-- EXERCISE OBJECTIVE --
Where the line containing "California, site 2006663_sa-30739a, 2023-06-10T16:35:03, 3-frame" appears in the records below, begin there and output each line verbatim through the last line.
*** Opening DATASET EXCERPTS ***
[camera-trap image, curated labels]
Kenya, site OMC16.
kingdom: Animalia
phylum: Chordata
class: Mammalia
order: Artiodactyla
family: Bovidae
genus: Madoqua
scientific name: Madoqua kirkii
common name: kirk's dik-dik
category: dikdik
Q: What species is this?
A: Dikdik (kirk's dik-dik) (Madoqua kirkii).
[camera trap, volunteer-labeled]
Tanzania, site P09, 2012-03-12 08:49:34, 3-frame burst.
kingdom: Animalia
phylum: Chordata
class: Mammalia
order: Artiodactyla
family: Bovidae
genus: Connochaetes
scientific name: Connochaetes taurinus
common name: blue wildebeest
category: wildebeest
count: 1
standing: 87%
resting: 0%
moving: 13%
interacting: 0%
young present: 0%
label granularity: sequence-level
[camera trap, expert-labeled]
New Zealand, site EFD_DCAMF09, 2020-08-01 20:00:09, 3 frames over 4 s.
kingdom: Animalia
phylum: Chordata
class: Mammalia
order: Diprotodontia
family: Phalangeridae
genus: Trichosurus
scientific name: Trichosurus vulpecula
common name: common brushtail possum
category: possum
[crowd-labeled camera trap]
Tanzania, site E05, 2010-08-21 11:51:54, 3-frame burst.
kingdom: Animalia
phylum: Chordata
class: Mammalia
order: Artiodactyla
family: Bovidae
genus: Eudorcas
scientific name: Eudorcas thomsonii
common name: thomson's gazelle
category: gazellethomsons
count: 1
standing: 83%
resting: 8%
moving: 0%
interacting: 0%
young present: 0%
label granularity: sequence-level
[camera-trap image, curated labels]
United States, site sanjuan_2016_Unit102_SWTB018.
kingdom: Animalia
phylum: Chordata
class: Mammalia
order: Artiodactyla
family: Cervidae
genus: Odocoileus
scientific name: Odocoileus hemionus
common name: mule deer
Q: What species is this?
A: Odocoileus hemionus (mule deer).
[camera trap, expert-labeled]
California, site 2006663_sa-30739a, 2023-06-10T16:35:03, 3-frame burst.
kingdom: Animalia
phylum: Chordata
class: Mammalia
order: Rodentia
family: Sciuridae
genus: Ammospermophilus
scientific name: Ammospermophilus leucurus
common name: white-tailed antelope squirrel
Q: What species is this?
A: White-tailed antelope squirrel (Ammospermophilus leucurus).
*** Closing DATASET EXCERPTS ***
-- SOLUTION TO THIS PROBLEM --
California, site 2006663_sa-30739a, 2023-06-10T16:35:03, 3-frame burst.
kingdom: Animalia
phylum: Chordata
class: Mammalia
order: Rodentia
family: Sciuridae
genus: Ammospermophilus
scientific name: Ammospermophilus leucurus
common name: white-tailed antelope squirrel
Q: What species is this?
A: White-tailed antelope squirrel (Ammospermophilus leucurus).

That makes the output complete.